Two questions come to mind that I think are worth exploring:
- Can job changing be predicted throughout an economic cycle?
- Will job changing effect those who are hired at below their own subjective worth?
The answer, of course, to both questions is ‘yes’.
Job changing throughout an economic cycle
When we are predicting turnover risk in a firm there are two sizable components:
- How is the overall turnover going to change?
- Which individuals are most at risk of leaving?
A key component to help predict the former is a general perception of how strong the employment market is. Employees have a search cost associated with job changing. These costs include the time / expense incurred during the job-changing activity and a risk perception of how likely it will be that any new job is secure. During a slow-down people assess that costs and risk will be high and therefore the benefit of staying exceeds the benefits of changing. They stay where they are.
As their confidence increases so does their assessment of the likely costs/benefits. This creates an increase in the overall level of job churn.
One good source of data to show this is the US’s JOLTS data and to compare it with the Consumer Confidence Index:
Taken from “Evaluating Estimates of Labor Demand and Turnover”; Mueller, Wohlford, Bureau of Labour Statistics.
In the above occurrence the authors found a correlation of .73 is found which is positive and significant. Other studies have shown similar correlations.

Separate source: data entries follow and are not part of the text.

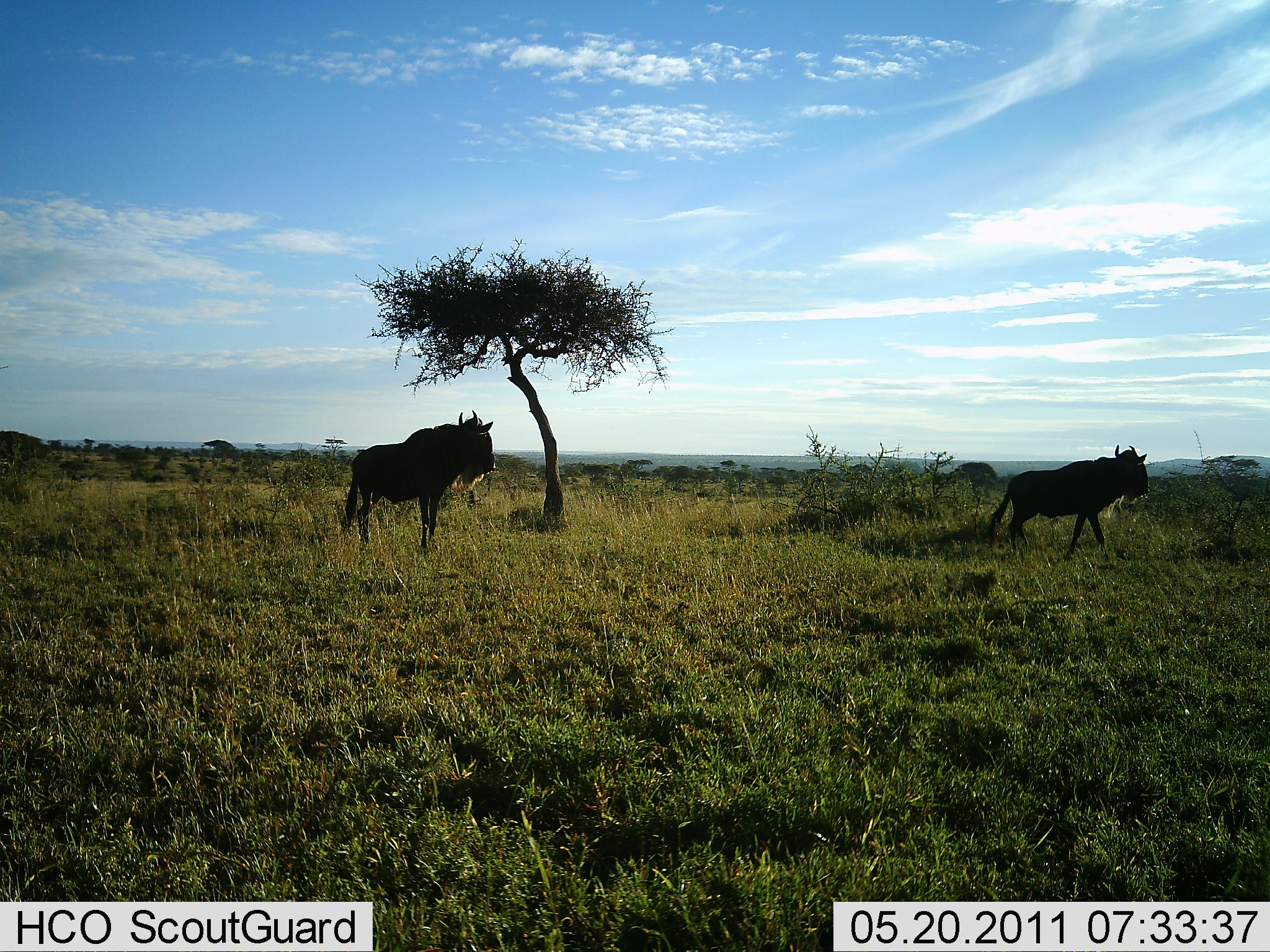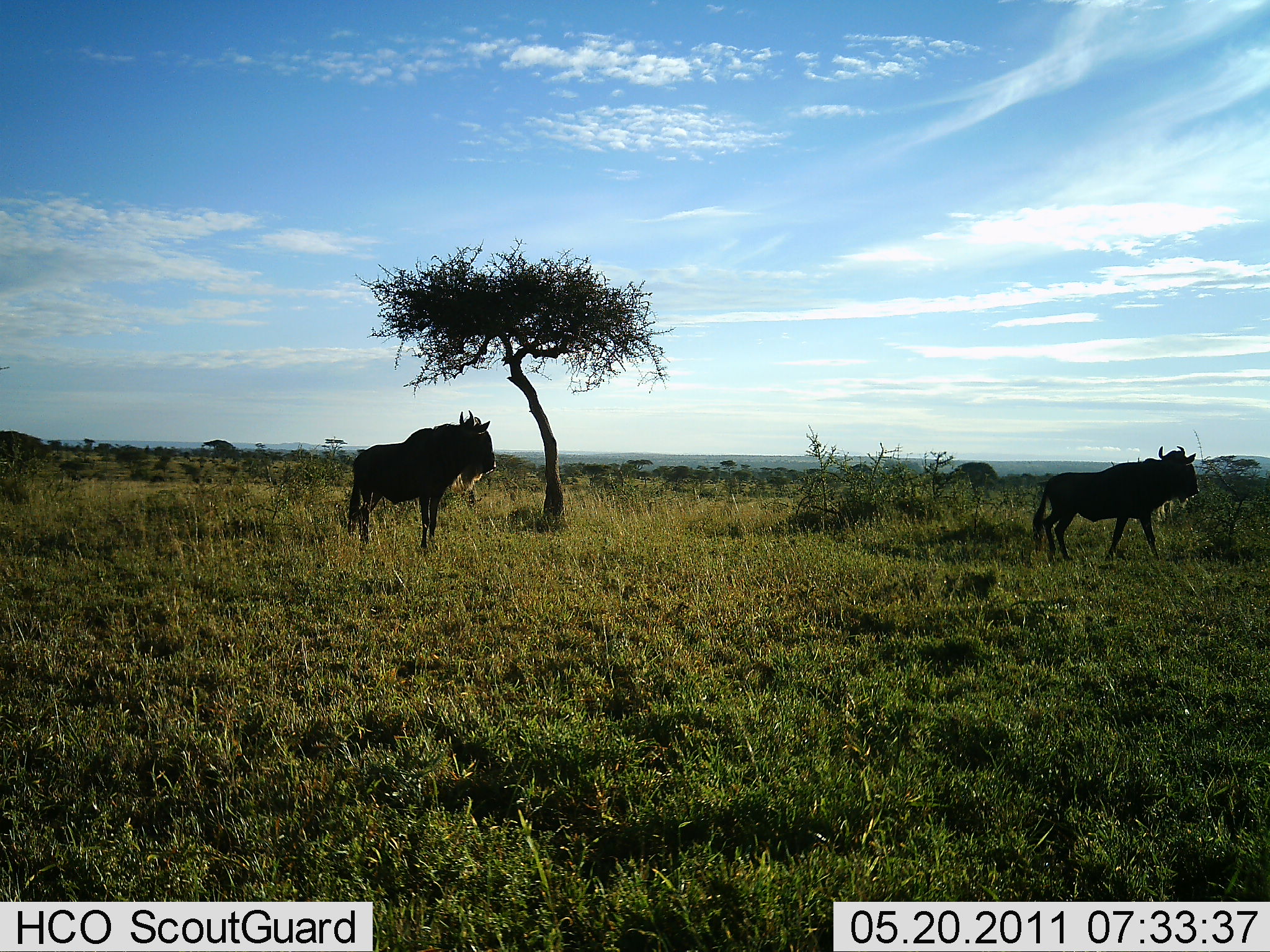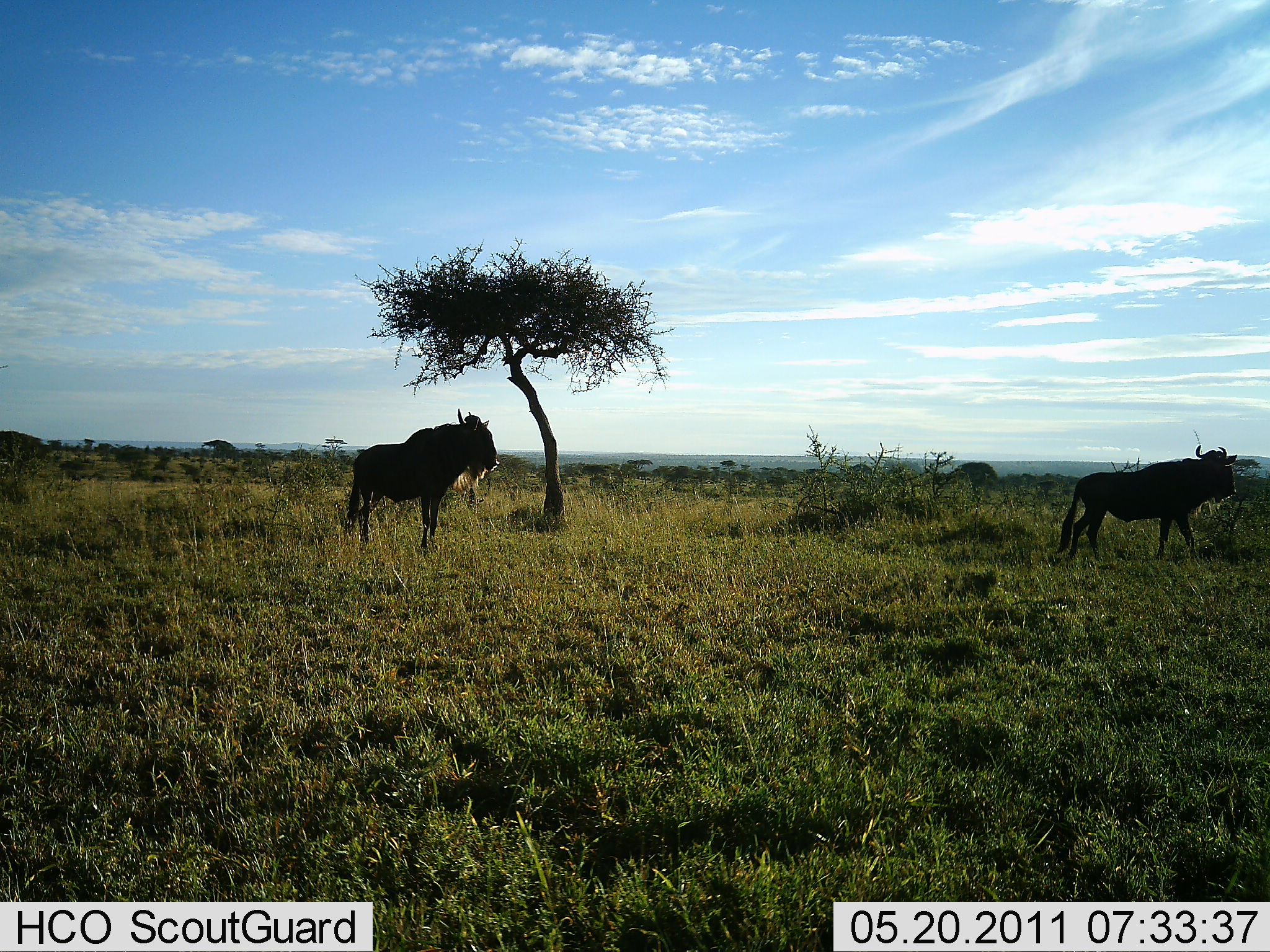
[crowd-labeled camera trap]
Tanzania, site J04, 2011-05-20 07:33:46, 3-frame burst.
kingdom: Animalia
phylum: Chordata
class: Mammalia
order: Artiodactyla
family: Bovidae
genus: Connochaetes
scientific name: Connochaetes taurinus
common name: blue wildebeest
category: wildebeest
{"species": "wildebeest (blue wildebeest) (Connochaetes taurinus)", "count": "2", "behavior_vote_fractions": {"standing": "79%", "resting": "0%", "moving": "86%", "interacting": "0%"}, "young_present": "0%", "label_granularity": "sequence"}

Whilst the CCI is a good indicator of overall activity some industries may experience greater or lesser effects. A secondary indicator (which seems to also be a leading indicator of consumer confidence) is share price and it is worth exploring whether an index of sector stocks is a better guide to sector employment changes, and therefore the implications for any particular firm.

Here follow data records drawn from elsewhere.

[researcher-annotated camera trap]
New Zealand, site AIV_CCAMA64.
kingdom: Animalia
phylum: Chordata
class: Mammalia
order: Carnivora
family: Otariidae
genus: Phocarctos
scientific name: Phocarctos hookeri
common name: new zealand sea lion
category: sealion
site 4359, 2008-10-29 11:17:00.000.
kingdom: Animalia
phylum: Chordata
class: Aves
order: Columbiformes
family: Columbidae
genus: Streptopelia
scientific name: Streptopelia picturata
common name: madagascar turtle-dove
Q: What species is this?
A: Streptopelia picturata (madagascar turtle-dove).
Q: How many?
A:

Do job negotiation outcomes have implications for retention of employees?
Whether an employee is under-paid or not is not a great predictor or likeliness to leave, partly due to how they perceive pay as only one of the benefits of the job. A far greater effect is how they perceive they are paid and the subjective value they feel after negotiation.
A study in 2009* showed that the subjective value is a good predictor of future performance. The authors note in their conclusions for practitioners:
…hiring organizations might benefit by paying close attention to their job offer negotiations. What transpires in these negotiations may have lasting implications for the future employee–employer relationship. Given the apparent disconnect between economic value and long-term attitudes, employers should realize that conceding on objective issues may have a limited effect on evoking goodwill from their employees—except to the extent that doing so influences the employees’ immediate SV. This suggests that employers need to make the value of concessions clear to employees to be fully appreciated.
Companies that have negotiated hard through a downturn, knowing that employment is relatively scarce, could find that the employees perceive this in a negative way and it is that subjective level that is building retention issues in the future.
*Curhan, J. R., Elfenbein, H. A., & Kilduff, G. J. (2009). Getting off on the right foot: Subjective value versus economic value in predicting longitudinal job outcomes from job offer negotiations. Journal of Applied Psychology, 94, 524-534.